▶ [Work to do]:
1. Quote the case summary word for word, starting at "Jack Stump represented" and ending at "agency duty claim.".
2. List every individual person named in the case summary.

Jack Stump represented Zachary and Holli Gredy, who wanted to buy Terry and Marti Likens’ home. The Likenses had their own real estate agent, who advised the couple to accept another offer instead of the Gredys’. Stump contacted the Likenses directly by phone and e-mail encouraging them to accept the Gredys’ offer.

They executed a purchase agreement, in which the Gredys were to close before Sept. 30, 2008, and have $10,000 held in escrow. Closing didn’t happen on time, and the bank letter guaranteeing the funds was fraudulent. The Likenses sued the Gredys, Stump and his employer, Prickett’s Properties. At issue in the instant case is the grant of summary judgment in favor of Stump and his employer on the Likenses’ negligence/breach of agency duty claim.

The Likenses argued Prickett’s Properties was liable under the doctrine of respondeat superior. They also claimed that Stump owed them a common law duty because he went beyond acting as an agent for the Gredys and undertook to advise and coerce the Likenses into a course of action.

▶ [Data provided]:
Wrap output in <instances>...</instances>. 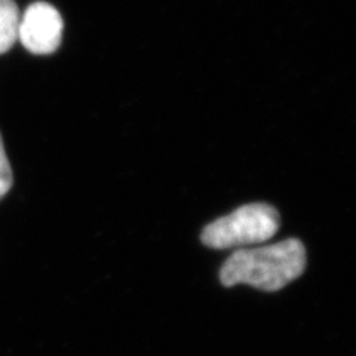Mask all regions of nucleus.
I'll return each instance as SVG.
<instances>
[{
	"label": "nucleus",
	"instance_id": "f257e3e1",
	"mask_svg": "<svg viewBox=\"0 0 356 356\" xmlns=\"http://www.w3.org/2000/svg\"><path fill=\"white\" fill-rule=\"evenodd\" d=\"M306 248L296 238L275 245L233 252L222 264L220 281L225 286L247 284L263 291H280L302 276Z\"/></svg>",
	"mask_w": 356,
	"mask_h": 356
},
{
	"label": "nucleus",
	"instance_id": "f03ea898",
	"mask_svg": "<svg viewBox=\"0 0 356 356\" xmlns=\"http://www.w3.org/2000/svg\"><path fill=\"white\" fill-rule=\"evenodd\" d=\"M280 225V214L272 205L248 204L208 225L200 241L214 250L245 247L273 238Z\"/></svg>",
	"mask_w": 356,
	"mask_h": 356
},
{
	"label": "nucleus",
	"instance_id": "7ed1b4c3",
	"mask_svg": "<svg viewBox=\"0 0 356 356\" xmlns=\"http://www.w3.org/2000/svg\"><path fill=\"white\" fill-rule=\"evenodd\" d=\"M64 22L61 14L47 2L30 5L19 19L18 40L35 55H49L60 48Z\"/></svg>",
	"mask_w": 356,
	"mask_h": 356
},
{
	"label": "nucleus",
	"instance_id": "20e7f679",
	"mask_svg": "<svg viewBox=\"0 0 356 356\" xmlns=\"http://www.w3.org/2000/svg\"><path fill=\"white\" fill-rule=\"evenodd\" d=\"M19 9L14 0H0V54L8 52L18 40Z\"/></svg>",
	"mask_w": 356,
	"mask_h": 356
},
{
	"label": "nucleus",
	"instance_id": "39448f33",
	"mask_svg": "<svg viewBox=\"0 0 356 356\" xmlns=\"http://www.w3.org/2000/svg\"><path fill=\"white\" fill-rule=\"evenodd\" d=\"M14 183L13 170H10V163L8 161V156L5 152L2 134H0V199H3L5 195L10 191Z\"/></svg>",
	"mask_w": 356,
	"mask_h": 356
}]
</instances>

▶ [Answers below]:
1.
Jack Stump represented Zachary and Holli Gredy, who wanted to buy Terry and Marti Likens’ home. The Likenses had their own real estate agent, who advised the couple to accept another offer instead of the Gredys’. Stump contacted the Likenses directly by phone and e-mail encouraging them to accept the Gredys’ offer.

They executed a purchase agreement, in which the Gredys were to close before Sept. 30, 2008, and have $10,000 held in escrow. Closing didn’t happen on time, and the bank letter guaranteeing the funds was fraudulent. The Likenses sued the Gredys, Stump and his employer, Prickett’s Properties. At issue in the instant case is the grant of summary judgment in favor of Stump and his employer on the Likenses’ negligence/breach of agency duty claim.

2.
Jack Stump
Zachary Gredy
Holli Gredy
Terry Likens
Marti Likens